Ровно три пузырька – разведенного, сдобренного травами спирта. Перед каждым пузырьком Павлуша шелестел губами, произнося что-то тихое и правильное. Закусывали нарезанным яблоком, чуть потемневшим за время Павлушиной речи.
От первого же глотка Николенька ожегся и внутриутробно просветлел. До того в его послужном реестре значились лишь вино да домашняя настойка; к пиву симпатии не имел, водка оставляла камень в затылке. В казарме пили кислое вино и плевались; жидкость, что гнали местные дилетанты, была еще хуже; пили, впрочем, и ее.

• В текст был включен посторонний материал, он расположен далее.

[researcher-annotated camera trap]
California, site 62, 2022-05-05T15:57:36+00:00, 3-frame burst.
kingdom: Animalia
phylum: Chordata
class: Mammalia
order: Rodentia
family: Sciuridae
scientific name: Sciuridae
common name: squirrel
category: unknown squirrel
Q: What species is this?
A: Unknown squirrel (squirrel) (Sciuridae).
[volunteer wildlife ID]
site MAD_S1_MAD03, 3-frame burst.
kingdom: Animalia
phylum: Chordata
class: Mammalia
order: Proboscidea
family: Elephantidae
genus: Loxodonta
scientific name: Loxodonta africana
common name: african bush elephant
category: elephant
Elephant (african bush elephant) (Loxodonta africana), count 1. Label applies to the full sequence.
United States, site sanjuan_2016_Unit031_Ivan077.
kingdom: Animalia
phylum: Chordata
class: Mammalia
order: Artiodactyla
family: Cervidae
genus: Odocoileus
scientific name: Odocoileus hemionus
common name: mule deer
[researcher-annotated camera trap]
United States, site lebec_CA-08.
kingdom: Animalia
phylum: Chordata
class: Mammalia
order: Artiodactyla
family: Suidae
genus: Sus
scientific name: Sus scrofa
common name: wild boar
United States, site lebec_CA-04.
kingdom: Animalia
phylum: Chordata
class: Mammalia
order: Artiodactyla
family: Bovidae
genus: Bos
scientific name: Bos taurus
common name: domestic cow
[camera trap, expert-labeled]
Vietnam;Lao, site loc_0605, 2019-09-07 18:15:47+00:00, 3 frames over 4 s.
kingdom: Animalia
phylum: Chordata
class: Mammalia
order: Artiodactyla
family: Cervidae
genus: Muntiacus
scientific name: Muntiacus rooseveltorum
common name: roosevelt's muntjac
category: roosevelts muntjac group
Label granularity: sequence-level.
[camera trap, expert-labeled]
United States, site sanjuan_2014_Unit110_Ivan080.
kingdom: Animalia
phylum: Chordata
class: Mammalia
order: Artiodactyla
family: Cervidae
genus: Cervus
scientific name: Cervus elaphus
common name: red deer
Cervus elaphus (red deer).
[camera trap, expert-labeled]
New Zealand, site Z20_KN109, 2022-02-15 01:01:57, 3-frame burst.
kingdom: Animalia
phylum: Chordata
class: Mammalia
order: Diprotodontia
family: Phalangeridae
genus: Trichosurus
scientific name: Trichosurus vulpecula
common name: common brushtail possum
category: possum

Павлушин же спирт пошел в особинку: никаким хмельным дымом в мозг не стрельнуло, только лучи пошли. Чисто и прибрано стало на душе, словно проветрили ее из всех окон и прошлись по полу свежим еловым веником.
Два других пузырька прошмыгнули в Николеньку легкими трелями. Как в детстве, когда ставишь палец на фортепианную чешую и быстро ведешь его до верхних октав – др-р-рынь! И еще – др-р-рынь! Пока родители от инструмента не отгонят ласковыми угрозами.
И привиделось: среди глухого, в мушиных хорах, лета – вдруг снежное поле, завалившееся за красный горизонт солнце; движение обуви по гаснущим кристаллам, обмотанные ноги верблюдов, ослов; мысли о привале. И небо, и чернолесье, и беседа о чем-то святом и хозяйском. И обувь, оставляющая на снегу нездешний остроносый след, и костер тюльпаном в сумерках.
Потом они с Павлушей лежали, раскинув пьяные руки, на песке и разговаривали в темноту. Громоздились созвездья; Павлуша называл их имена, а Николенька говорил об архитектуре и чертил в небесной пустоте проэкт: город с желтым куполом, из жарких летних снов.
После пиров Николенька ходил печальный, злее к себе, ласковее к людям. По утрам приседал или же отжимался на похолодевшей за ночь земле, словно совершая сосредоточенное совокупление. Умывался ветром и песком, чесался гребнем, глотал настоянную на гривеннике воду. Учения иссякали; само начальство не желало лишний раз подставлять себя пеклу; дни были залиты свободой и ленью. Николенька слушал звуки ветра, иногда бегал помогать Павлуше в гошпиталь, один раз увидел там вернувшегося Казадупова, который посмотрел на него, но ничего не сказал.
Начались подступы осени. Окатило степь дождем, солдатики высыпали и наблюдали, ловя губами дармовую воду. Небо треснуло; «Илья поехал», – сказал кто-то, крестясь; «Не Илья, а Аспар-волхв, государь степной, дары обронил». – «Какие дары?» Николенька, вымокший и довольный, вернулся в казарму – упасть на лежанку, завеситься мечтами: просторно мечтается под летний дождь.